**Exercise set**
**A.** Answer these questions from the biography of Ella Mary Collin, one per line:
(i) At which institution did Collin meet Frances Heywood?
(ii) In what year did she join the British Launderer's Research Association?
(iii) In which branch was she appointed an Inspector of Schools?
**B.** In one to three sentences, explain what earned Collin a Ph.D. from London, according to her biography.
**C.** Continue the biography of Ella Mary Collin from its last sentence.

- as WES President
- Born: 15 July 1903 Essex, England
- Died: 1 February 1973 (aged 69)
- Education: B.Sc. Chemistry; Ph.D. Metallurgical Chemistry
- Occupations: Metallurgical Chemist; Inspector of Schools
- Employer(s): British Launderers Research Association; HM Inspector of Schools
- Organization: Women's Engineering Society

= Ella Mary Collin =

Metallurgist and educationalist; engineer

Ella Mary Collin (15 July 1903 – 1 February 1973) was a metallurgical chemist who worked in research for the British Launderer's Research Association, as well as in education. She was President of the Women's Engineering Society (WES), after holding a number of roles in its London branch.

== Education ==
Collin received an honours degree from King's College London and continued to study metallurgy further at the Sir John Cass Technical Institute. It was here she met Frances Heywood who introduced her to the work of the Women's Engineering Society. She did part time research for several years on the subject of impurities in ores and metals, for which she received a Ph.D. from London.

== Career ==
Collins first worked at a firm of Analytical and Consulting Chemists, then in 1945 joined the staff of the British Launderer's Research Association where she worked first as the Director of Research and then as Education Officer. In 1949 she was appointed an Inspector of Schools in the Technical and Further Education branch.

**Available data**
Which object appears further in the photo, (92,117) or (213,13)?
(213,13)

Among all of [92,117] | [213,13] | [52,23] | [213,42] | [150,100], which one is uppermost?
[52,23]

**Answers by task**
**A.**
(i) The Sir John Cass Technical Institute
(ii) 1945
(iii) The Technical and Further Education branch

**B.** She received the Ph.D. for research on impurities in ores and metals. She did this research part time over several years.

**C.**
== Roles in professional societies ==
Collin was elected a Fellow of the Royal Institute of Chemistry after completing her Ph.D. She joined the Women's Engineering Society (WES) in 1934 and was Secretary (1946-47) and then Chairman (1947–49) of the London Branch of the WES, which she helped to set up in 1946. During the year of her chairmanship, the London branch held 9 branch meetings, with talks on various subjects including Equality of Status, Ultrasonics and Starting an Engineering business, and 6 visits, including to the J. Lyons food factory and the X-ray department at St Bartholomew's Hospital. Also during her chairmanship, there was a mass meeting at Westminster Central Hall in 1948, where more than 1000 women demonstrated to demand equal pay for equal work. The Annual General Meeting of the WES London Branch was postponed so that members could attend.

Collin was president of the WES from 1951-52. Her presidential address at the WES conference in 1953 was on the development of technical education. In her role as president she spoke out about technical education in schools. Collin succeeded Sheila Leather in the role and was succeeded by Dorothy Pile, another metallurgist. She was also involved in the national and international federations of Business and Professional women's clubs.

Collin was a keen cook and took many classes in the subject, achieving a first class City and Guilds certificate in the subject.